Hacker News new | ask | show | jobs
Ask HN: Learning by doing : Hadoop
3 points by phenomenon 4853 days ago
Hi,

I picked up a Hadoop couple of months back and am finding different ways to use it so as to apply what I have learned so far (MapReduce, Hive, Pig, etc).

As Hadoop is really used in environments where the data to be queried is large, I started looking around for such kind of data. I came across the Wikipedia data (available for download).

Now I am trying to list out the questions that I could as this data.

What are the questions that you want answered from the data available in the Wikipedia data?

This will help me write some useful MapReduce code , Hive quries or Pig scripts to improve my skills.

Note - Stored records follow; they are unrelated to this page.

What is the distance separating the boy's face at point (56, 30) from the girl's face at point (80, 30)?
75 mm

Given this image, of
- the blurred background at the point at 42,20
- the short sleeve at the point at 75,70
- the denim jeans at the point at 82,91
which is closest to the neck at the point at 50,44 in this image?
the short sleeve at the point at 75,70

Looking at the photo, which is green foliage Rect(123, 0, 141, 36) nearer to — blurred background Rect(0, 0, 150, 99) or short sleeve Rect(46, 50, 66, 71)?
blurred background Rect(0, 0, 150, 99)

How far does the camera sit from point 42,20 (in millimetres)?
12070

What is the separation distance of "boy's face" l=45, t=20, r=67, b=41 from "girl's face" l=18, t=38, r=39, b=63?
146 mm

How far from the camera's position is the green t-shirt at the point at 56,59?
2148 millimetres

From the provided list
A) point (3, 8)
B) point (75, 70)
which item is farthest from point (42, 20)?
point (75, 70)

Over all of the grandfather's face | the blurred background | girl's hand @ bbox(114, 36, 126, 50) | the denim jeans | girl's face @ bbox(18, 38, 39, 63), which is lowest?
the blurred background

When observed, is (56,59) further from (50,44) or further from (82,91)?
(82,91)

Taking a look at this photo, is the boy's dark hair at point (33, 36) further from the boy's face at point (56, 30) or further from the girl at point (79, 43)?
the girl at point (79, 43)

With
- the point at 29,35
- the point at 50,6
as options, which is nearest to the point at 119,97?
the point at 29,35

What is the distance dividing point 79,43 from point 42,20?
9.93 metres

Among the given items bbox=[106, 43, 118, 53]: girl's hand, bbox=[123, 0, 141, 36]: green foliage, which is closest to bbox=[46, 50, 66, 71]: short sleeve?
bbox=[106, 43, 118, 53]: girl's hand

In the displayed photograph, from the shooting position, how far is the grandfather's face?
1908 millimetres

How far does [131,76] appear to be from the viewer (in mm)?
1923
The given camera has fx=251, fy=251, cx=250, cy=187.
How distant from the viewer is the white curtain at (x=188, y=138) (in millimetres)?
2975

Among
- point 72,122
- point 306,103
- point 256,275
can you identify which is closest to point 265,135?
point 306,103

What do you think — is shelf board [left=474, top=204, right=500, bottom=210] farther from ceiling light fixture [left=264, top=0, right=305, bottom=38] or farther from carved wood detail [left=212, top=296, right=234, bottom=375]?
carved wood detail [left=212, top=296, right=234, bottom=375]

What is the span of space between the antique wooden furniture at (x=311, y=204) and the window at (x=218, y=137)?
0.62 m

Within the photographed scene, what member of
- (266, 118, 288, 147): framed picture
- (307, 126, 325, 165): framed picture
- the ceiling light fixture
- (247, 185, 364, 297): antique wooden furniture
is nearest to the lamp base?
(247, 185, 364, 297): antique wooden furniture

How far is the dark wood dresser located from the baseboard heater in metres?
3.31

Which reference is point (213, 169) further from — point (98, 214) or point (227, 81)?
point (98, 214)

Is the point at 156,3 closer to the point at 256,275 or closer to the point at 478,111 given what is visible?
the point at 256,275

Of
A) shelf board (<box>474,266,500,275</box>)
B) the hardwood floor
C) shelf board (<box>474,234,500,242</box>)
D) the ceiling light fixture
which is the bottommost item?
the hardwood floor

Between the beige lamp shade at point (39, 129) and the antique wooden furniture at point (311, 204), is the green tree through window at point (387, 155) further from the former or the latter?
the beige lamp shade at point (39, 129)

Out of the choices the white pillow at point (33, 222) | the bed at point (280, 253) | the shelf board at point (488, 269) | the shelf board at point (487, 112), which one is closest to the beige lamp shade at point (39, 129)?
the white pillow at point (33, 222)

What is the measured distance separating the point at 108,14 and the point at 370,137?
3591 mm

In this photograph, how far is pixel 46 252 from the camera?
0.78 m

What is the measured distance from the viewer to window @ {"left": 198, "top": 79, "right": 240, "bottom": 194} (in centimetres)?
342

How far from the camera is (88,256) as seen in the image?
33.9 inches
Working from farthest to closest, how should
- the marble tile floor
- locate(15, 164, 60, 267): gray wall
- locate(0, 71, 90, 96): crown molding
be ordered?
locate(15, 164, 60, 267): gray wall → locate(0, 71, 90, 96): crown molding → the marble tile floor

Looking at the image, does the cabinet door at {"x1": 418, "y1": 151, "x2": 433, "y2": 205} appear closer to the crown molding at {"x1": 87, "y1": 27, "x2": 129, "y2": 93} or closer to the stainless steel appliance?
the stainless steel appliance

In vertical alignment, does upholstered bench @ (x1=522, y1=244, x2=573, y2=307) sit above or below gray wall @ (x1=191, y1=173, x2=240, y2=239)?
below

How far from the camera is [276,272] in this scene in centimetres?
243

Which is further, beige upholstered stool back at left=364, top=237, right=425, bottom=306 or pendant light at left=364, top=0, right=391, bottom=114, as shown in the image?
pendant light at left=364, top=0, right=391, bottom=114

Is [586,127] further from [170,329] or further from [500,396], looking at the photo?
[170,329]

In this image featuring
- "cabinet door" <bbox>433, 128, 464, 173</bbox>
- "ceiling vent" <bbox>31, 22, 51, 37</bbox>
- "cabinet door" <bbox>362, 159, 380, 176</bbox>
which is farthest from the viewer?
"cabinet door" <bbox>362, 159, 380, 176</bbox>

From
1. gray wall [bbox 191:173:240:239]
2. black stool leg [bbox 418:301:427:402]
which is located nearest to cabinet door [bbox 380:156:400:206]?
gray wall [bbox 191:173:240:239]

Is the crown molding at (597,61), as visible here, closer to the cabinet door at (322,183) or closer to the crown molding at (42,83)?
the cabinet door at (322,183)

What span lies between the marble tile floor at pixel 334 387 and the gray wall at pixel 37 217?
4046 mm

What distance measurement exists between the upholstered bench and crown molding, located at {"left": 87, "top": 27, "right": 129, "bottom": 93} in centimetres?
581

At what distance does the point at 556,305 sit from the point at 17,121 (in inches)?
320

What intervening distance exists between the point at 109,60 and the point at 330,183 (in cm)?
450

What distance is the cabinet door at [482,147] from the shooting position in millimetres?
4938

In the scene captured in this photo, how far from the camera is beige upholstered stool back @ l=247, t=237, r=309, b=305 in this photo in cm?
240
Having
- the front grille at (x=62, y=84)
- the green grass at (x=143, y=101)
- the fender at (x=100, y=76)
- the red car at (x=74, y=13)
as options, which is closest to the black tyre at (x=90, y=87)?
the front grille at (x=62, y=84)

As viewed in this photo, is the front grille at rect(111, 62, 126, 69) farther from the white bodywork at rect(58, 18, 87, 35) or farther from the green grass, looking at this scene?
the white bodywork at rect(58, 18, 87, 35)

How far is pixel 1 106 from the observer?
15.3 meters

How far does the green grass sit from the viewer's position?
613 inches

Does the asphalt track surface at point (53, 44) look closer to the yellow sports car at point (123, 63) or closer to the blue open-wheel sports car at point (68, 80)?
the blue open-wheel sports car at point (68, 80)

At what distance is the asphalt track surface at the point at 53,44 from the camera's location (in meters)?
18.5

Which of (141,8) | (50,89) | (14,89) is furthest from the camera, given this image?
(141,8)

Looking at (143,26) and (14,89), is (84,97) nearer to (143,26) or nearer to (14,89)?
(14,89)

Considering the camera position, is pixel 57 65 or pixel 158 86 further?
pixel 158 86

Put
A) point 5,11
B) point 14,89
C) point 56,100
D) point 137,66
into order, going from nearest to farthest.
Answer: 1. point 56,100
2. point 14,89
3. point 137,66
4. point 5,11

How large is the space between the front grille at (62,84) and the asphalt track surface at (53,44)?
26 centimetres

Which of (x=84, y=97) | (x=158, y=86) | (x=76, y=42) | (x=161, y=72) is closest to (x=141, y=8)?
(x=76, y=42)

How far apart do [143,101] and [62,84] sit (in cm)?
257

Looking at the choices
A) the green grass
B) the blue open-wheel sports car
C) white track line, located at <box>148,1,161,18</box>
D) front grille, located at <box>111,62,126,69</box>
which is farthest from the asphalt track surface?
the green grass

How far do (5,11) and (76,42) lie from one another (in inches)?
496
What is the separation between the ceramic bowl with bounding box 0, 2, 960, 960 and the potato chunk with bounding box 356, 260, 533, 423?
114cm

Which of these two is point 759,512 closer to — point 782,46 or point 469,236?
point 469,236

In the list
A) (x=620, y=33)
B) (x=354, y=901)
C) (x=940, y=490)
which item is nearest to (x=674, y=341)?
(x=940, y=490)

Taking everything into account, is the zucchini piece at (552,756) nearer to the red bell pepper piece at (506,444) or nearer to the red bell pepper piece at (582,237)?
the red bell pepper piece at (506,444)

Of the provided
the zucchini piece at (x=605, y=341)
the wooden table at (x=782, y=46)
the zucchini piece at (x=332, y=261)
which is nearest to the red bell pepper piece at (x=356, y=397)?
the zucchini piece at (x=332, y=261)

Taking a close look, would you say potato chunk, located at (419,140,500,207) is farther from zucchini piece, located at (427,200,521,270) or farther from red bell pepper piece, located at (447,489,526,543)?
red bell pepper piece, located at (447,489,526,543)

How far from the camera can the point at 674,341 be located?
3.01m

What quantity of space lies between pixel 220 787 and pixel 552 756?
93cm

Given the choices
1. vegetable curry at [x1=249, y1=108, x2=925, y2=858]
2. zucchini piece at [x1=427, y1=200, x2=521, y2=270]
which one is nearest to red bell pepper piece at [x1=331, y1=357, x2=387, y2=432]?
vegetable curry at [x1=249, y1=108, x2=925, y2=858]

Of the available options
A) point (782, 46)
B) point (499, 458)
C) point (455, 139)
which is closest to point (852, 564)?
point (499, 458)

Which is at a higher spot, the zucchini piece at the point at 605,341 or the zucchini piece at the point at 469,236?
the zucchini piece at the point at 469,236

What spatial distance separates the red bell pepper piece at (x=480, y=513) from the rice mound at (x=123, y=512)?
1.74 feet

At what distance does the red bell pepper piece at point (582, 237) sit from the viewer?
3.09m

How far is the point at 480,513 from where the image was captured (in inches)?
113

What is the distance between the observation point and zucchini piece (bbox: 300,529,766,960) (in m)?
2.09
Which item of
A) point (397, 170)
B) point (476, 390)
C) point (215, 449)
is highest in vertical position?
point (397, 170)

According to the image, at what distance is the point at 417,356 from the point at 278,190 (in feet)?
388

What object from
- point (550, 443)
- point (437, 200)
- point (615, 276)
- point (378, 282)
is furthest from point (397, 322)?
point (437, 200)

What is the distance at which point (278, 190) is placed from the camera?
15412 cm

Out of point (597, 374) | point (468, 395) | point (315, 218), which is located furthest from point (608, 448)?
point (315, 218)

I just feel that learning by doing is the best form of learning.

Thanks.

1 comments

You could replicate http://en.wikipedia.org/wiki/Most_common_words_in_English using Wikipedia as your Corpus
More stuff to find: 1. - Most referenced wikipedia articles. 2. - Most referenced websites in wikipedia. 3. - Calculate the deegrees of separation from Kevin Bacon (that's en.wikipedia.org/wiki/Kevin_Bacon ) for a given wikipedia article.

#1 is interesting. #2 is valuable for SEO. #3 makes a good post on HN and will get you hired somewhere.

Thanks, that does sound like something I can start with.